What to do –
Please answer these questions from the article on the waterfront wage deal:
(a) What rise did the waterfront unions agree to from May 16?
(b) Which company leads the waterfront employers in the productivity negotiations?
(c) How many people has the Waterside Workers Federation agreed to leaving the industry?

Article –
By Steve Painter
Waterfront unions became the first to settle an Accord Mark VI deal outside the centralised wage fixing system when they agreed to a $12 rise from May 16 and a further 6% rise in three instalments between July 1991 and July 1992.
Industrial Relations Commission approval for the May 2 agreement will be sought under the 1989 wage case guidelines, bypassing the recent national wage decision rejected by the ACTU.
The deal will clear the way for continuing negotiations on waterfront productivity.
In these negotiations waterfront employers, led by Conaust (P&O), are using calls for reform to push measures that would permanently weaken waterfront unionism. Backed by an intensive propaganda campaign in the media, they are pushing for wider use of contract labour and a range of other concessions.
Contrary to the media image, the Waterside Workers Federation recognises the need for reform. "From the outset we've been prepared to be in the reform process", says WWF Sydney branch secretary Jim Donovan.
"We've agreed to 2000 people leaving the industry and people becoming multiskilled and prepared to perform more than one function. Then there's got to be some remuneration for the people remaining in the industry.

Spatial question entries
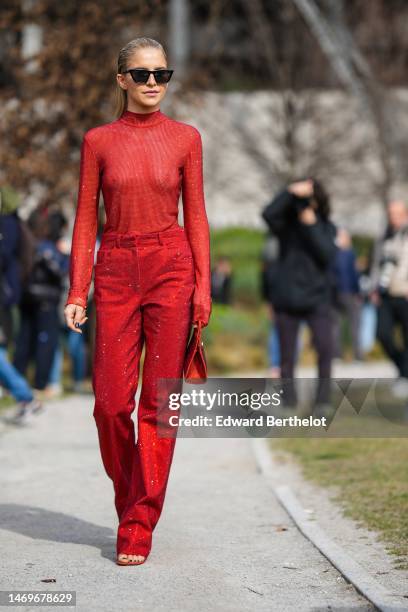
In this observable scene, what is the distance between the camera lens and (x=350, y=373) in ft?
56.5

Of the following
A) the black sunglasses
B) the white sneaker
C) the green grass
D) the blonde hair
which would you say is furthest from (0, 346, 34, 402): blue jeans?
the black sunglasses

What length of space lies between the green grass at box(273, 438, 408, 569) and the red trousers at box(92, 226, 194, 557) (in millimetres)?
1095

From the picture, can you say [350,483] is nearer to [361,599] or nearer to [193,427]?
[193,427]

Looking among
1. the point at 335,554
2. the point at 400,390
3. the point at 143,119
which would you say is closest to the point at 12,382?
the point at 400,390

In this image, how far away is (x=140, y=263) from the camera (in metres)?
5.79

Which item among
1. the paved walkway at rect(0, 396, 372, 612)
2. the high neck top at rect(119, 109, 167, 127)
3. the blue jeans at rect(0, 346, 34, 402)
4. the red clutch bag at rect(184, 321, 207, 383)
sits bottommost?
the blue jeans at rect(0, 346, 34, 402)

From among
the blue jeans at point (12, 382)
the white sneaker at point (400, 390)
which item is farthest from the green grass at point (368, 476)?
the white sneaker at point (400, 390)

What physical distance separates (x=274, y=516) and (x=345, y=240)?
12.1 metres

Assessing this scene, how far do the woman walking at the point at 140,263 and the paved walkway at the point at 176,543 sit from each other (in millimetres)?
297

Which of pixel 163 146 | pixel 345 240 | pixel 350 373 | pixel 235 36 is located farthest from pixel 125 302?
pixel 235 36

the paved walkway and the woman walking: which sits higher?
the woman walking

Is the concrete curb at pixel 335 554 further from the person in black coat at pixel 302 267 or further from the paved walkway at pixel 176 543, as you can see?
the person in black coat at pixel 302 267

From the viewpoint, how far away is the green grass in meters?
6.79

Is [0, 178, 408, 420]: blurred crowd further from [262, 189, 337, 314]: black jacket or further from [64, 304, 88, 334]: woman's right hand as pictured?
[64, 304, 88, 334]: woman's right hand
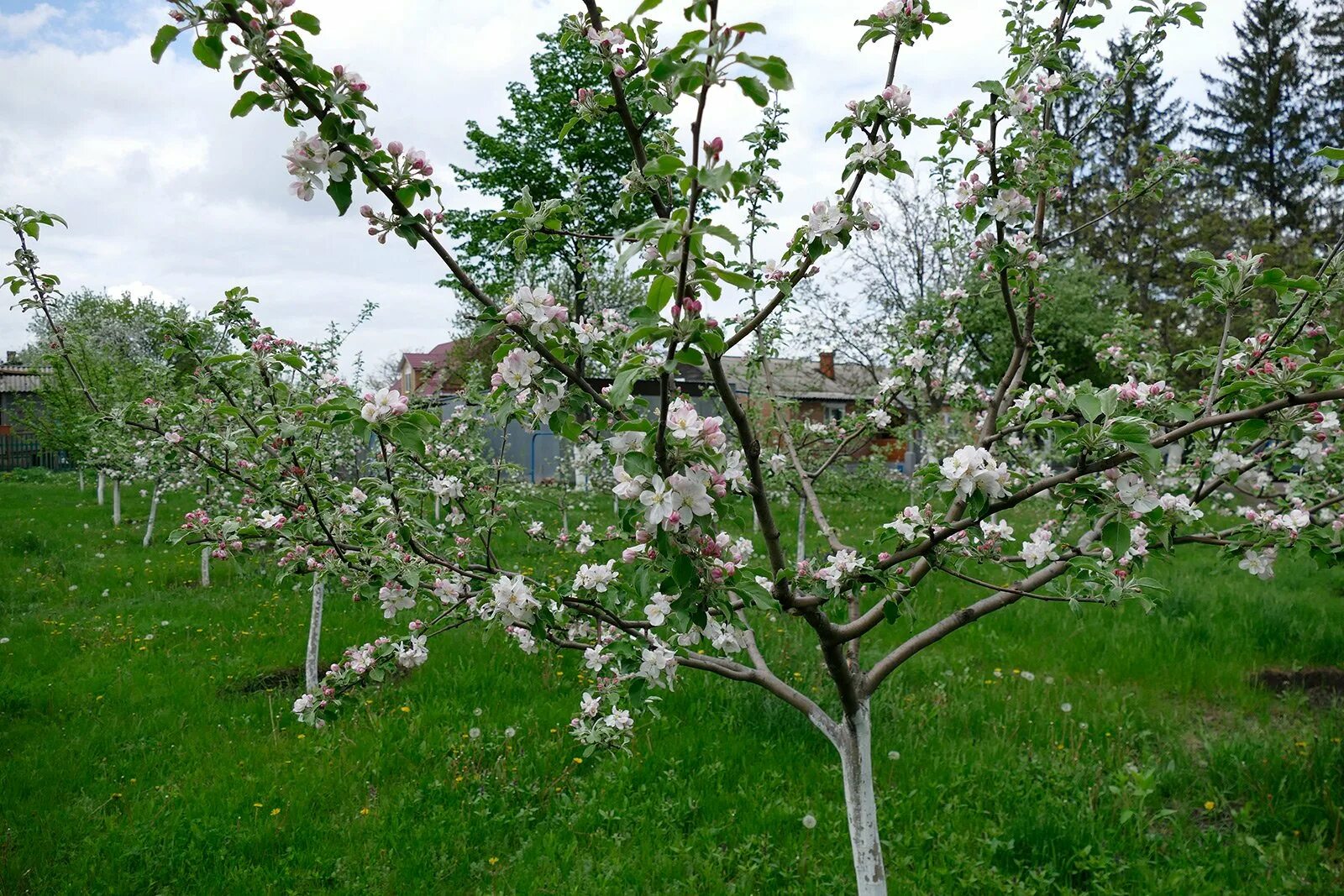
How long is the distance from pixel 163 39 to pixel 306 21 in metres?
0.22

Output for this task –
(a) A $12 rise.
(b) Conaust (P&O).
(c) 2000 people.